### Task goal
The expected output is the complete listing, unchanged.

### Information provided

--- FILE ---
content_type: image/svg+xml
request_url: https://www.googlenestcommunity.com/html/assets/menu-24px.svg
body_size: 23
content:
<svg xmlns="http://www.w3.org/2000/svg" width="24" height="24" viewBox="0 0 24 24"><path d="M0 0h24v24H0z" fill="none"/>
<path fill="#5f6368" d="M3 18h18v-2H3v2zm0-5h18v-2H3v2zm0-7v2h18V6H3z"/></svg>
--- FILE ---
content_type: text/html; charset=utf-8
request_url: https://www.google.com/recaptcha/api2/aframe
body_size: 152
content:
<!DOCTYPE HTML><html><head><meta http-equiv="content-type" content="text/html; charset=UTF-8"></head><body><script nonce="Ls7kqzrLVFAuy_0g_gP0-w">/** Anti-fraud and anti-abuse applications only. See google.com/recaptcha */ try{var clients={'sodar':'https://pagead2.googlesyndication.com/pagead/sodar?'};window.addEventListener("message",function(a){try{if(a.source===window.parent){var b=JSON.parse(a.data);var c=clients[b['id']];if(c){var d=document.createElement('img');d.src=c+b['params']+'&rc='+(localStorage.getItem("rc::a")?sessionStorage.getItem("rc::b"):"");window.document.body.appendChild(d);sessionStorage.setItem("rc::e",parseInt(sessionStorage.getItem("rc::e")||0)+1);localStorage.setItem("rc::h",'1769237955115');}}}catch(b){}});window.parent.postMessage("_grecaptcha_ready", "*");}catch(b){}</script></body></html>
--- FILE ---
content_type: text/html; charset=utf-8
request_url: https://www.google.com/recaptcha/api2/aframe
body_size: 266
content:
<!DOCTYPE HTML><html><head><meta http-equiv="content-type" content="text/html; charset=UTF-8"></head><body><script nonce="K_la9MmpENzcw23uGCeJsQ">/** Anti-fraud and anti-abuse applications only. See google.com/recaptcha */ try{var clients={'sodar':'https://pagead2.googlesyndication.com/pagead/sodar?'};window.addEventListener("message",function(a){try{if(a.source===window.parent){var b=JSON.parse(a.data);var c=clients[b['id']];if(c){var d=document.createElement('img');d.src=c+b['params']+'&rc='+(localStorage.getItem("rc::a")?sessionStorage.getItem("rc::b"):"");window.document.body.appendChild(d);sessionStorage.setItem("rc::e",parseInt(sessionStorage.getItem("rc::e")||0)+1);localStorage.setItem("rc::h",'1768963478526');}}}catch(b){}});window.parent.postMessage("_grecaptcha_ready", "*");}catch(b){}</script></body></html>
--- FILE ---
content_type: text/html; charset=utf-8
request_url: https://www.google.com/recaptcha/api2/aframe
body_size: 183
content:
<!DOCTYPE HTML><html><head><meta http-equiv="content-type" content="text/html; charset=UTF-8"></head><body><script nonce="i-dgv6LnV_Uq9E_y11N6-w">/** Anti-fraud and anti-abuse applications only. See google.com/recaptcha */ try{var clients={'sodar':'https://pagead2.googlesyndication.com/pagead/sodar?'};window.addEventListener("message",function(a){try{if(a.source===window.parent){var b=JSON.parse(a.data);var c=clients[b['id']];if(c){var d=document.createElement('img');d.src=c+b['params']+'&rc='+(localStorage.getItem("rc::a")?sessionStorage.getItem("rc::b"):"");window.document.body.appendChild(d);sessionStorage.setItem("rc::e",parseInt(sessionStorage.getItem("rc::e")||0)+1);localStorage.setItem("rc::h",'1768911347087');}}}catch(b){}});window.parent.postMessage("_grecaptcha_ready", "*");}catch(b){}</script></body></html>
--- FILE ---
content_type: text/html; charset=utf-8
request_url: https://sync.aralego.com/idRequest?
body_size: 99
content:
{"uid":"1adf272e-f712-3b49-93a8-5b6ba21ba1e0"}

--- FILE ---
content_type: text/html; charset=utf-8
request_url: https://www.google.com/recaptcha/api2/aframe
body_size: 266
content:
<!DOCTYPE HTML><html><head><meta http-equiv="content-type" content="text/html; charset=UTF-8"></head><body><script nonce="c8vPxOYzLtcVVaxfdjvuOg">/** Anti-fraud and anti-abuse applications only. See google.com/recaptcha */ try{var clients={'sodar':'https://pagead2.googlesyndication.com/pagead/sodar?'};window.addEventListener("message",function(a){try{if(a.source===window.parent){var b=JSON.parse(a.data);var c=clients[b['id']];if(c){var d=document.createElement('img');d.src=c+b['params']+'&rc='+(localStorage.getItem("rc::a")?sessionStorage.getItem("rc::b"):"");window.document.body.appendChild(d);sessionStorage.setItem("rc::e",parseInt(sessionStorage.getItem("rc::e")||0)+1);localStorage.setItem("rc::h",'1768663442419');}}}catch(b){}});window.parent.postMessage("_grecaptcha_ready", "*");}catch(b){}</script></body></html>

### Exercise output
--- FILE ---
content_type: image/svg+xml
request_url: https://www.googlenestcommunity.com/html/assets/menu-24px.svg
body_size: 23
content:
<svg xmlns="http://www.w3.org/2000/svg" width="24" height="24" viewBox="0 0 24 24"><path d="M0 0h24v24H0z" fill="none"/>
<path fill="#5f6368" d="M3 18h18v-2H3v2zm0-5h18v-2H3v2zm0-7v2h18V6H3z"/></svg>
--- FILE ---
content_type: text/html; charset=utf-8
request_url: https://www.google.com/recaptcha/api2/aframe
body_size: 152
content:
<!DOCTYPE HTML><html><head><meta http-equiv="content-type" content="text/html; charset=UTF-8"></head><body><script nonce="Ls7kqzrLVFAuy_0g_gP0-w">/** Anti-fraud and anti-abuse applications only. See google.com/recaptcha */ try{var clients={'sodar':'https://pagead2.googlesyndication.com/pagead/sodar?'};window.addEventListener("message",function(a){try{if(a.source===window.parent){var b=JSON.parse(a.data);var c=clients[b['id']];if(c){var d=document.createElement('img');d.src=c+b['params']+'&rc='+(localStorage.getItem("rc::a")?sessionStorage.getItem("rc::b"):"");window.document.body.appendChild(d);sessionStorage.setItem("rc::e",parseInt(sessionStorage.getItem("rc::e")||0)+1);localStorage.setItem("rc::h",'1769237955115');}}}catch(b){}});window.parent.postMessage("_grecaptcha_ready", "*");}catch(b){}</script></body></html>
--- FILE ---
content_type: text/html; charset=utf-8
request_url: https://www.google.com/recaptcha/api2/aframe
body_size: 266
content:
<!DOCTYPE HTML><html><head><meta http-equiv="content-type" content="text/html; charset=UTF-8"></head><body><script nonce="K_la9MmpENzcw23uGCeJsQ">/** Anti-fraud and anti-abuse applications only. See google.com/recaptcha */ try{var clients={'sodar':'https://pagead2.googlesyndication.com/pagead/sodar?'};window.addEventListener("message",function(a){try{if(a.source===window.parent){var b=JSON.parse(a.data);var c=clients[b['id']];if(c){var d=document.createElement('img');d.src=c+b['params']+'&rc='+(localStorage.getItem("rc::a")?sessionStorage.getItem("rc::b"):"");window.document.body.appendChild(d);sessionStorage.setItem("rc::e",parseInt(sessionStorage.getItem("rc::e")||0)+1);localStorage.setItem("rc::h",'1768963478526');}}}catch(b){}});window.parent.postMessage("_grecaptcha_ready", "*");}catch(b){}</script></body></html>
--- FILE ---
content_type: text/html; charset=utf-8
request_url: https://www.google.com/recaptcha/api2/aframe
body_size: 183
content:
<!DOCTYPE HTML><html><head><meta http-equiv="content-type" content="text/html; charset=UTF-8"></head><body><script nonce="i-dgv6LnV_Uq9E_y11N6-w">/** Anti-fraud and anti-abuse applications only. See google.com/recaptcha */ try{var clients={'sodar':'https://pagead2.googlesyndication.com/pagead/sodar?'};window.addEventListener("message",function(a){try{if(a.source===window.parent){var b=JSON.parse(a.data);var c=clients[b['id']];if(c){var d=document.createElement('img');d.src=c+b['params']+'&rc='+(localStorage.getItem("rc::a")?sessionStorage.getItem("rc::b"):"");window.document.body.appendChild(d);sessionStorage.setItem("rc::e",parseInt(sessionStorage.getItem("rc::e")||0)+1);localStorage.setItem("rc::h",'1768911347087');}}}catch(b){}});window.parent.postMessage("_grecaptcha_ready", "*");}catch(b){}</script></body></html>
--- FILE ---
content_type: text/html; charset=utf-8
request_url: https://sync.aralego.com/idRequest?
body_size: 99
content:
{"uid":"1adf272e-f712-3b49-93a8-5b6ba21ba1e0"}

--- FILE ---
content_type: text/html; charset=utf-8
request_url: https://www.google.com/recaptcha/api2/aframe
body_size: 266
content:
<!DOCTYPE HTML><html><head><meta http-equiv="content-type" content="text/html; charset=UTF-8"></head><body><script nonce="c8vPxOYzLtcVVaxfdjvuOg">/** Anti-fraud and anti-abuse applications only. See google.com/recaptcha */ try{var clients={'sodar':'https://pagead2.googlesyndication.com/pagead/sodar?'};window.addEventListener("message",function(a){try{if(a.source===window.parent){var b=JSON.parse(a.data);var c=clients[b['id']];if(c){var d=document.createElement('img');d.src=c+b['params']+'&rc='+(localStorage.getItem("rc::a")?sessionStorage.getItem("rc::b"):"");window.document.body.appendChild(d);sessionStorage.setItem("rc::e",parseInt(sessionStorage.getItem("rc::e")||0)+1);localStorage.setItem("rc::h",'1768663442419');}}}catch(b){}});window.parent.postMessage("_grecaptcha_ready", "*");}catch(b){}</script></body></html>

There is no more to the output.